Loop Linen Services hosted U.S. Senator Bill Cassidy (R‑LA) for a tour of its plant in Westwego, LA, to highlight the substantial transformative nature of the linen, uniform and facility services industry.
During the tour the Senator witnessed a technology‑driven operation that transforms soiled, unusable textiles into hygienically clean, reusable marketable products that businesses depend on every day. The visit offered a practical, on-the-floor view of why the linen, uniform and facility services sector argues it should be treated as a Qualified Production Activity (QPA) under federal tax policy—because its work looks and functions far more like production than a conventional service.
Loop Linen Service is a nearly century‑old enterprise founded in 1929 and still owned and operated by the Burke family, now in its fourth generation. The company has expanded from a small neighborhood laundry into a full‑service textile rental provider serving nearly 1,400 customers across Louisiana and Mississippi, including hospital services, while employing more than 120 people. In 2023, Loop Linen announced plans to invest $15 million to build a new 55,000‑square‑foot, state‑of‑the‑art commercial laundry facility in Jefferson Parish—an expansion that underscores how capital‑intensive and industrial today’s textile processing has become.

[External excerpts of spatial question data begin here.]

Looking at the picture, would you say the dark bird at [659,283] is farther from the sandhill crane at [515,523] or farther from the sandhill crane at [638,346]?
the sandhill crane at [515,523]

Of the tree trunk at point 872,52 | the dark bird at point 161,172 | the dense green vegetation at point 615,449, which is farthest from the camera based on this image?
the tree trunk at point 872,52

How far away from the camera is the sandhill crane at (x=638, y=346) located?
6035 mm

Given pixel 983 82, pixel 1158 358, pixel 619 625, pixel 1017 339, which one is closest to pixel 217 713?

Cassidy’s interest in the sector is reinforced by his unique background. In addition to serving as Louisiana’s senior U.S. Senator, he is a practicing physician by training—a gastroenterologist—and has spent decades engaged in healthcare delivery and policy. That blend of legislative leadership and clinical experience matters when the discussion turns to how hospitals secure critical supplies such as gowns, scrubs and linens, and how those supplies affect infection prevention, staff protection and continuity of care.
Inside the plant, Cassidy observed the multi‑step process that commercial textile processors perform every day: controlled collection, sorting and segregation; carefully engineered wash chemistry; thermal disinfection; drying and finishing; inspection and repair; and packaging and delivery back to healthcare customers. This cycle restores textiles from an unusable, contaminated state to hygienically clean, marketable and functional products—often with third‑party certification and documented quality controls. For the industry, this is the essence of “substantial transformation,” the concept at the heart of QPA eligibility.
Cassidy’s tour also drew attention to a second, related priority: increasing the use of reusable healthcare textiles in hospitals and other medical facilities.
For Louisiana, the visit also reinforced the role of family-owned businesses like Loop Linen in anchoring local jobs, while supplying critical services to healthcare and other industries.
For federal policymakers, Cassidy’s firsthand look at industrial-scale textile processing adds tangible context to an often-misunderstood point: commercial laundry is a production process.
As Congress and federal agencies continue to refine domestic production incentives and preparedness policy, the key takeaway from Cassidy’s Loop Linen tour is straightforward: recognizing hygienically clean textile processing as a Qualified Production Activity would better reflect the sector’s production-like reality and help drive investment in modern facilities. At the same time, promoting a more balanced mix of reusable healthcare textiles would strengthen hospital supply chains and reduce waste—creating a safer, more sustainable healthcare infrastructure for the next crisis and for everyday patient care.